Input for this task:
****************

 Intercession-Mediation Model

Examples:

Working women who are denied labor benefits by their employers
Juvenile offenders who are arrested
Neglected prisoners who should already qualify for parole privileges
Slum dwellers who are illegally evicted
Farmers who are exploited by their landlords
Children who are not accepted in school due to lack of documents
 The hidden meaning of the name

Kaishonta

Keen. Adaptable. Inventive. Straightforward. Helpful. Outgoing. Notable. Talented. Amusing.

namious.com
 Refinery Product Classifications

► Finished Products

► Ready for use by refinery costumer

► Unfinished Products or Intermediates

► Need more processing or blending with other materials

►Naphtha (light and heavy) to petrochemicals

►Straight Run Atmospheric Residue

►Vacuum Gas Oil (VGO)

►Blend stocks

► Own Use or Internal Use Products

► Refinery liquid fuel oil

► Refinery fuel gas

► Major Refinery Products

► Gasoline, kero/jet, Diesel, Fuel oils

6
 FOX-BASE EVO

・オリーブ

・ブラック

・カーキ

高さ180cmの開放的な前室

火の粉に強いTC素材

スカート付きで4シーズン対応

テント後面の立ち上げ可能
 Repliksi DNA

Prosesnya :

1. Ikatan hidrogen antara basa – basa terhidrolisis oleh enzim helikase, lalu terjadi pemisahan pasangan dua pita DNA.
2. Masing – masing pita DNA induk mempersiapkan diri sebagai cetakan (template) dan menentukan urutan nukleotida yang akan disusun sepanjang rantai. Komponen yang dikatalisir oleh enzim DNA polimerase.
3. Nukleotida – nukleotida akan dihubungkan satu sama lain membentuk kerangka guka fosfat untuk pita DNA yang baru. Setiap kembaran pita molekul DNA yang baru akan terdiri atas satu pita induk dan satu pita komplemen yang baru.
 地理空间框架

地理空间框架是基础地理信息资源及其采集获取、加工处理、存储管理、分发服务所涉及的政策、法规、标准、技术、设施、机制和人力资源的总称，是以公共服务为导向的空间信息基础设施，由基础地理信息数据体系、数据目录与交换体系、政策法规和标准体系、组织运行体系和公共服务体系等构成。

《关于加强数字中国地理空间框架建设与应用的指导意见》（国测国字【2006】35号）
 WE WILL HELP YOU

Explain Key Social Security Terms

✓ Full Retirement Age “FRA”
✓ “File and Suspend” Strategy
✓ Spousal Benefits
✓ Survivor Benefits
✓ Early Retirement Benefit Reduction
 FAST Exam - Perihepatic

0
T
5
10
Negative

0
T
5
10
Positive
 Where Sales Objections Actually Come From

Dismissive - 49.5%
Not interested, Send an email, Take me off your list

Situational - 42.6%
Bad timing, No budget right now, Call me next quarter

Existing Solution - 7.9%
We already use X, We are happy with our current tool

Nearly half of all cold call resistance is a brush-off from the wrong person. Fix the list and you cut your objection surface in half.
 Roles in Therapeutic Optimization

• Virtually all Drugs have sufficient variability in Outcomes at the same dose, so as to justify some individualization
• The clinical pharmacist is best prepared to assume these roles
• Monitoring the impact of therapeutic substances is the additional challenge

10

****************

Task brief: Your task is to find each line in the entries that contains the string "Retirement" and copy it.

Response to the task:
✓ Full Retirement Age “FRA”
✓ Early Retirement Benefit Reduction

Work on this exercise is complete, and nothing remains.